The most challenging situation arises when an importer decides to end its cooperation with the first Chinese factory. This is the moment when the supplier can make three strategic moves that completely block its client, placing it in a very precarious position.
The first move is to set up customs control in China for products bearing importer’s logo. In such a case, customs authorities will verify whether any company processing outbound customs clearance has the legal right to ship goods labeled with that brand out of China. If it is not listed in the registry as an entity authorized by the trademark owner to export the products out of China, the shipment will be detained at the border. The first manufacturer, as the formal owner of the trademark in Mainland China, gains complete control of the situation, and customs clearance can only proceed with their consent. Otherwise, the goods will be confiscated and destroyed, with the costs charged to the company attempting to export the shipment—goods that were likely prepaid by “unauthorised” exporter.
The abandoned manufacturer can manipulate the situation in such circumstances at will. They may make a second move, forcing client (an importing company) back to the negotiating table, imposing a return to cooperation under less favorable terms, certainly. The third move involves pressuring an importer to cease collaboration with any other manufacturer. Finally, the manufacturer may demand compensation from the infringer—the exporter of the detained shipment—who will almost certainly seek recourse from the an importing company.

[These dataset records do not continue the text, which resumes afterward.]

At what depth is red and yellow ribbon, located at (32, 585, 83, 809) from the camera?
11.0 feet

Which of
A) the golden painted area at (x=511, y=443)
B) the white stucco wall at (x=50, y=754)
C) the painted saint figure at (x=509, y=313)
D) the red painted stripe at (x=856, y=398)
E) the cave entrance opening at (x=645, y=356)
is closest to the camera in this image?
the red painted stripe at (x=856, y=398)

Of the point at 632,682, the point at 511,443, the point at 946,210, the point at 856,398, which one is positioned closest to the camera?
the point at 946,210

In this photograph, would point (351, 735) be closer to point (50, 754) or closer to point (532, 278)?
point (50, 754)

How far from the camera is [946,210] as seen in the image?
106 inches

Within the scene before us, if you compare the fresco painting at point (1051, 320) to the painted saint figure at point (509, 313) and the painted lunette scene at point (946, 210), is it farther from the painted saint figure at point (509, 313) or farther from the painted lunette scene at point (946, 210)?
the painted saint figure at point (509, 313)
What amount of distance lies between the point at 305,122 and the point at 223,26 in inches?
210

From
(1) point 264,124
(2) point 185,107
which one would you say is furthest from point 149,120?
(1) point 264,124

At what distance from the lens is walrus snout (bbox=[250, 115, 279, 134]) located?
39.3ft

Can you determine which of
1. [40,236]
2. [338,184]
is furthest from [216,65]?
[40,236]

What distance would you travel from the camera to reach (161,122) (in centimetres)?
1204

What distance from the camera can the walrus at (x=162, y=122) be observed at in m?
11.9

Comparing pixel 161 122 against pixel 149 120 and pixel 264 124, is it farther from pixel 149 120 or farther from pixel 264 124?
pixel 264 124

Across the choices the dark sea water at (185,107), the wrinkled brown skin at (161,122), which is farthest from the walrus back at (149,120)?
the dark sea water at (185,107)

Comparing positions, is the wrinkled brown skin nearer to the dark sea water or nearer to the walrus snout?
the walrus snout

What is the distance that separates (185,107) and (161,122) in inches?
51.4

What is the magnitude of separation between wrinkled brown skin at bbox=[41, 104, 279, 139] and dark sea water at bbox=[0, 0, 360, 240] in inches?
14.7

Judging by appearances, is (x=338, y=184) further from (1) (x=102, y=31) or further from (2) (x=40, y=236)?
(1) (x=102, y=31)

Today’s international trade is not limited to the physical exchange of goods that can be stopped at borders. Business services, IT services, and software licensing constitute a significant part of the borderless economy, which, in principle, is subject to similar trademark regulations. The key difference, however, is that proving bad faith in such cases can be significantly more challenging.
According to Article 15 of the Chinese Trademark Law, no person shall apply for trademark protection for marks identical or similar to those of their business partner if they are aware of the partner’s mark due to an existing business relationship. In cases of blatant violations, where the trademark registered in bad faith is identical to the mark of another party business, the latter can file a request with the authorities to invalidate the registration by proving the registrant’s bad faith. The outcome will heavily depend on the evidence submitted by the party requesting invalidation.